Haitis Präsident Jovenel Moïse ermordet
7. Juli 2021Eine Gruppe bislang unbekannter Angreifer habe in der Nacht die Privatresidenz des Präsidenten überfallen und Moise erschossen, teilte Interims-Ministerpräsident Claude Joseph mit. Moïses Frau Martine wurde verletzt ins Krankenhaus eingeliefert. Joseph verurteilte den "hasserfüllten, inhumanen und barbarischen Akt". Er betonte, dass Haitis Polizei und die Behörden die Situation im Land unter Kontrolle hätten.
Doch dies scheint schon seit Jahren nicht mehr der Fall zu sein. Haiti wird von Bandenkriegen erschüttert. Sie kämpfen unter anderem um die Kontrolle über Teile der Hauptstadt Port-au-Prince. Auch die Regierung soll Verbindungen zu diesen Banden unterhalten, sagte der haitianische Journalist Widlore Merancourt im DW-Interview. Nach Angaben der Vereinten Nationen sind aus diesem Grund bereits 15.000 Menschen geflohen. Zudem herrscht große Armut und wirtschaftlich liegt das Land am Boden.
Ein Land in der Dauerkrise
Auch politisch ist Haiti äußerst instabil. Erst am Dienstag wurde mit Ariel Henry der siebte Premierminister binnen viereinhalb Jahren ernannt - ohne jedes Mitspracherecht des Parlaments, da das Land zurzeit keine Volksvertretung hat. Auch scheint er die Arbeit noch nicht aufgenommen zu haben, da sich bislang nur sein Vorgänger Joseph geäußert hat.
Henry solle eine Regierung bilden, das Gewaltproblem angehen und den reibungslosen Ablauf der bevorstehenden Wahlen sicherstellen, schrieb Präsident Moïse am Montag auf Twitter.
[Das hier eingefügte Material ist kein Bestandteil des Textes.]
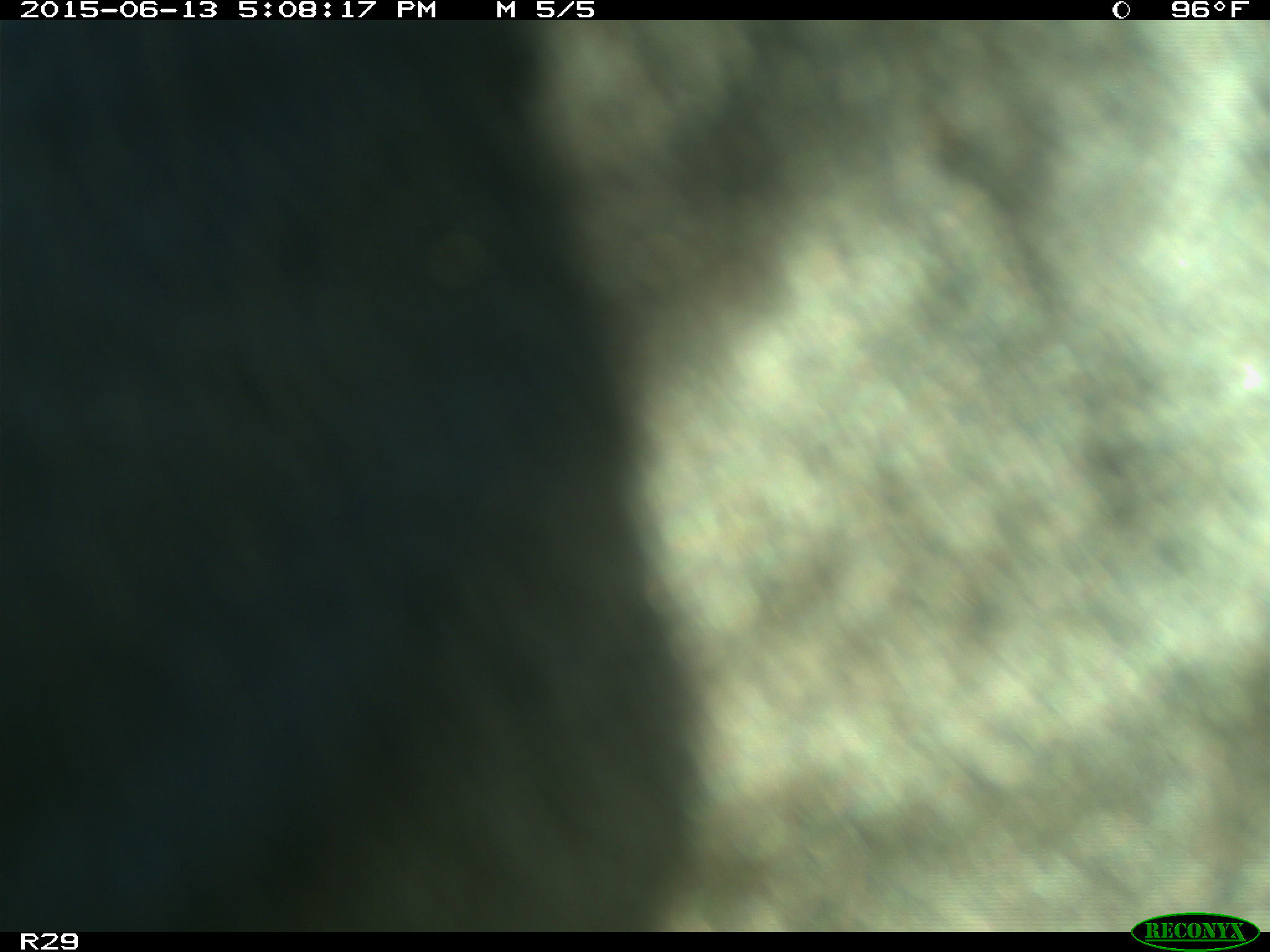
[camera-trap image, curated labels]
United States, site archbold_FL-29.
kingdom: Animalia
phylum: Chordata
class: Mammalia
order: Artiodactyla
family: Bovidae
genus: Bos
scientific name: Bos taurus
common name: domestic cow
Bos taurus (domestic cow).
Am 26. September waren in dem Karibikstaat Präsidenten-und Parlamentswahlen sowie ein Verfassungsreferendum geplant – ob sie nun stattfinden ist ungewiss.
Da eine für Oktober 2019 vorgesehene Parlamentswahl unter anderem wegen heftiger Proteste gegen Moïse ausgefallen war, hat Haiti seit Beginn der neuen Legislaturperiode im Januar 2020 kein Parlament mehr. Moïse regierte seither per Dekret. Daher kann Henry, ebenso wie sein Vorgänger Claude Joseph, nicht vom Parlament als Regierungschef bestätigt werden, wie es Haitis Verfassung eigentlich vorsieht.
Nach der Präsidentenwahl von 2015 war eine fünfjährige Amtszeit des Staatschefs ab dem 7. Februar 2016 vorgesehen gewesen. Die Wahl war allerdings wegen Betrugs annulliert und Moïse erst ein Jahr später nach einer Neuwahl vereidigt worden. Proteste gegen Moïse haben Haiti in den vergangenen Jahren immer wieder lahmgelegt.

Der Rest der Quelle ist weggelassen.